Однако эта ее дочь, Денвер, похоже, что-то соображала. Во всяком случае, она решилась выйти за порог, попросила о помощи, которая действительно была ей необходима, и теперь искала работу. А когда Элла услышала, что дом номер 124 находится во власти неведомого существа, которое истязает Сэти, то разозлилась и получила очередную возможность выяснить, проигрывает ли сам дьявол тому, «что был еще хуже». Эта история перекликалась с ее жизнью: что бы там ни сделала Сэти, Элла не любила, когда былые ошибки заставляют человека расплачиваться за них своим настоящим и будущим. Преступление, совершенное Сэти, было ошеломляющим; гордыня ее превосходила все возможные пределы; однако Элла никак не могла допустить, чтобы некогда совершенный Сэти грех обрел человеческую плоть и разгуливал у нее в доме, а все плясали под его дудку. Каждый день жизни требовал от Эллы всех ее сил. Будущее виделось ей как закат; прошлое следовало забыть, оставить позади. И если оно не желало оставаться там, где ему положено, тогда его можно было только прогнать. В ее рабской жизни, как и в жизни свободной, каждый день был испытанием. Ни на что нельзя было рассчитывать в этом мире, где ты сам одновременно и задача, и ключ к ней. Довлеет дневи злоба его. Никому не требовалось добавки, никому не хотелось, чтобы подросшее зло, ворча, садилось со всеми вместе за стол. До тех пор пока привидение только выглядывало из своего тайника – сотрясало дом, разбрасывало вещи, плакало, било посуду, – Элла относилась к нему с почтением. Но как только оно обрело реальную плоть и явилось в мир живых людей, все сразу встало с ног на голову. Элла ничего не имела против определенной связи между двумя мирами, вроде небольшого мостика, но теперь происходило вторжение.
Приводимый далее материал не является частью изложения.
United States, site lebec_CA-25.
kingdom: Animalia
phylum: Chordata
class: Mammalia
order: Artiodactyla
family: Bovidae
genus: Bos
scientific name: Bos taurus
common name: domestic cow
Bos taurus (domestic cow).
– Может, нам помолиться всем вместе? – спрашивали женщины.
– Ладно, – согласилась Элла. – Сперва мы помолимся. А потом займемся делом.
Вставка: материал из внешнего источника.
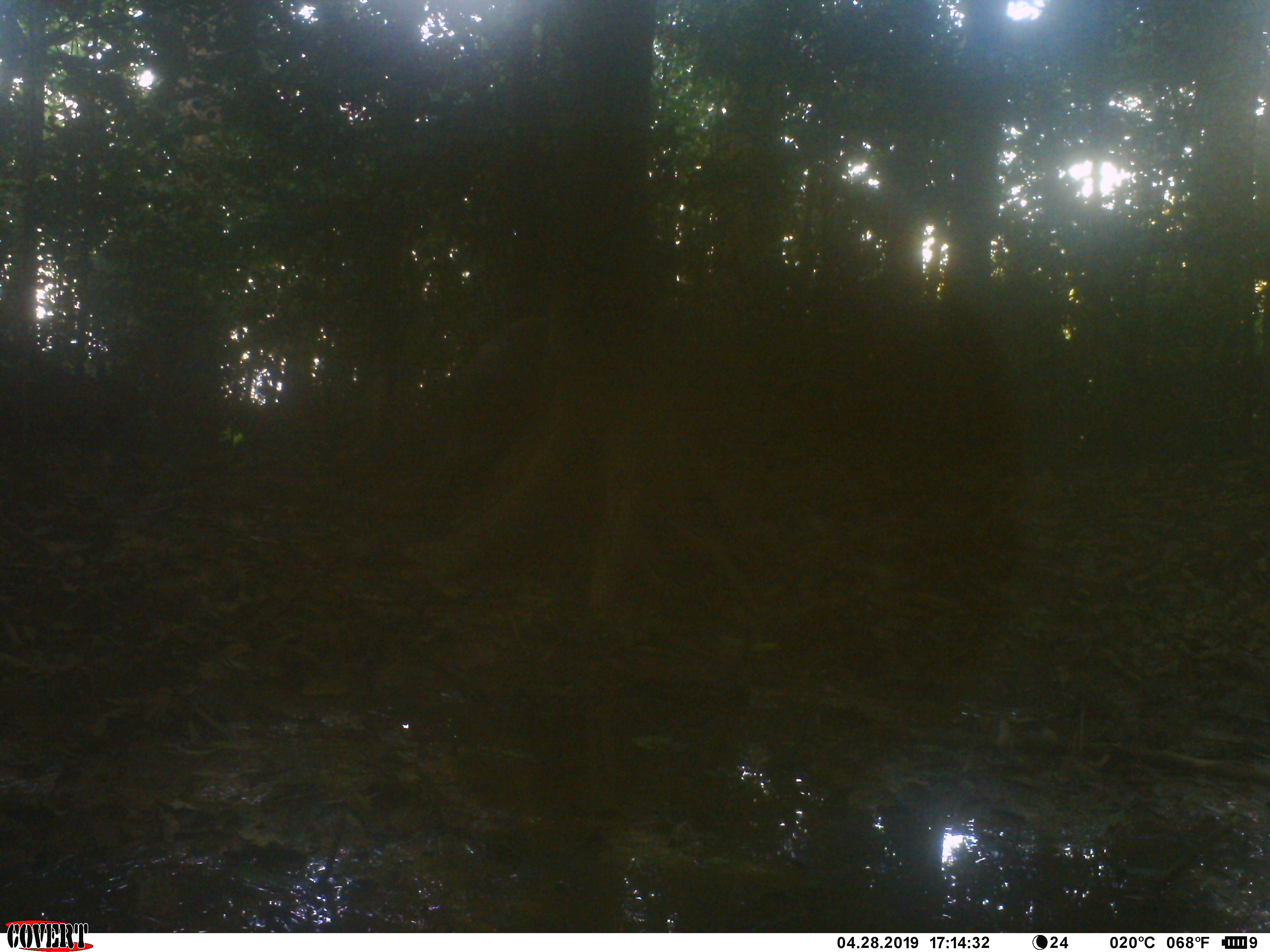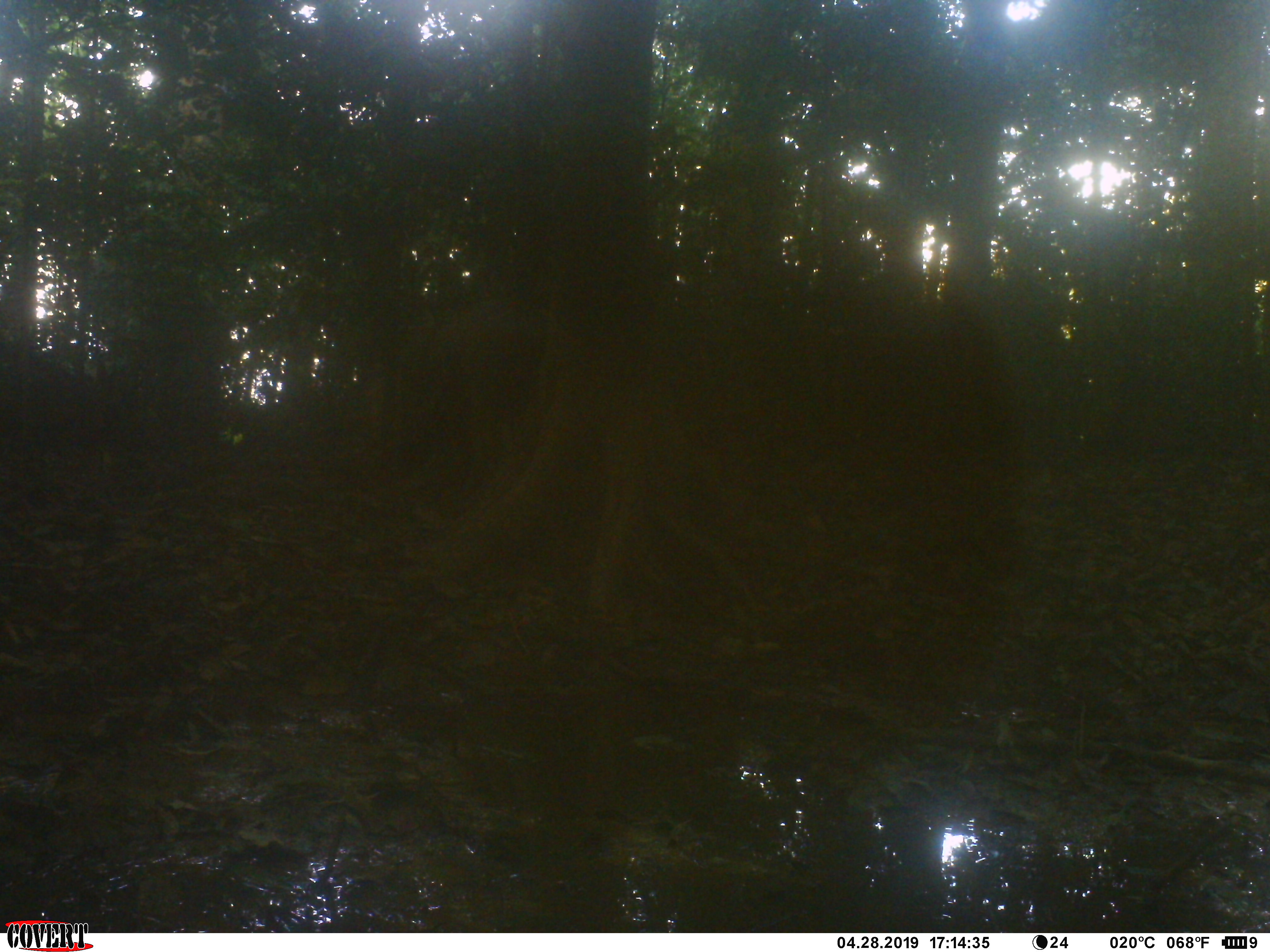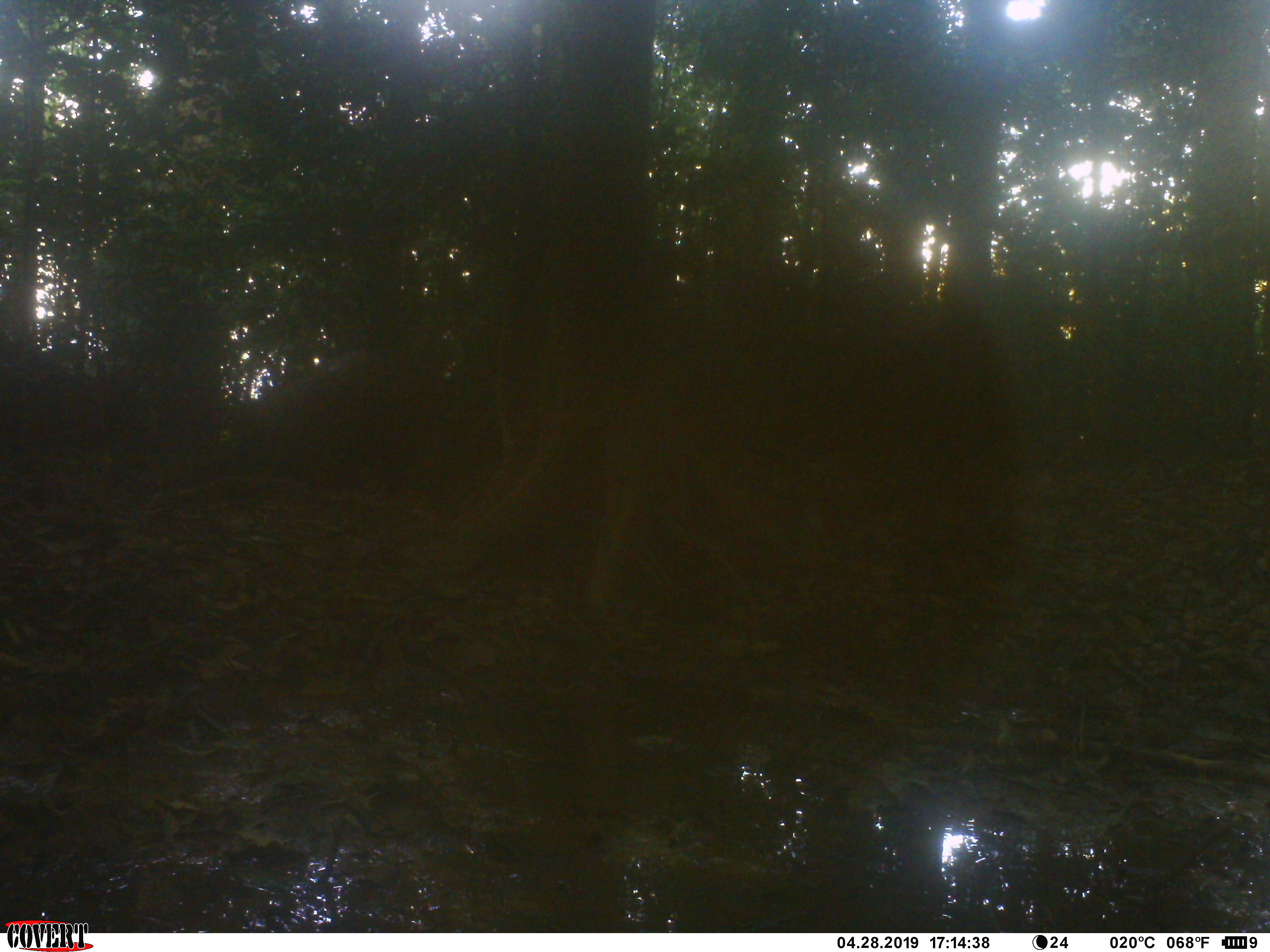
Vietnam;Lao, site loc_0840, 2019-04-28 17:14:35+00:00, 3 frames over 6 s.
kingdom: Animalia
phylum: Chordata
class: Mammalia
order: Artiodactyla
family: Suidae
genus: Sus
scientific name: Sus scrofa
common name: eurasian wild pig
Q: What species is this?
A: Eurasian wild pig (Sus scrofa).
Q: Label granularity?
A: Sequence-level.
В тот день, когда Денвер должна была впервые провести ночь в доме Бодуинов, мистер Бодуин поехал по своим делам на окраину Цинциннати и сказал Джани, что вернется к ужину и на обратном пути прихватит с собой эту новую девушку. Денвер сидела на крыльце с узелком на коленях; ее карнавальный наряд выгорел под солнцем и стал не таким вызывающе ярким. Она смотрела направо, потому что оттуда должен был появиться мистер Бодуин. И не видела, как слева к их дому медленно по две, по три идут женщины. Денвер смотрела только направо. Она немножко волновалась: подойдет ли хозяевам, оправдает ли их доверие? И еще ей было не по себе, потому что утром она проснулась в слезах: ей приснились убегающие от нее башмаки. Тоска, которая при этом охватила ее, не проходила весь день; она никак не могла стряхнуть ее с себя, а когда принялась за домашнюю работу, жара и духота просто измучили ее. Так что куда раньше положенного срока она уже собралась: завернула в узелок ночную рубашку и щетку для волос. Сидя на крыльце, Денвер нервно теребила узелок и безотрывно смотрела направо.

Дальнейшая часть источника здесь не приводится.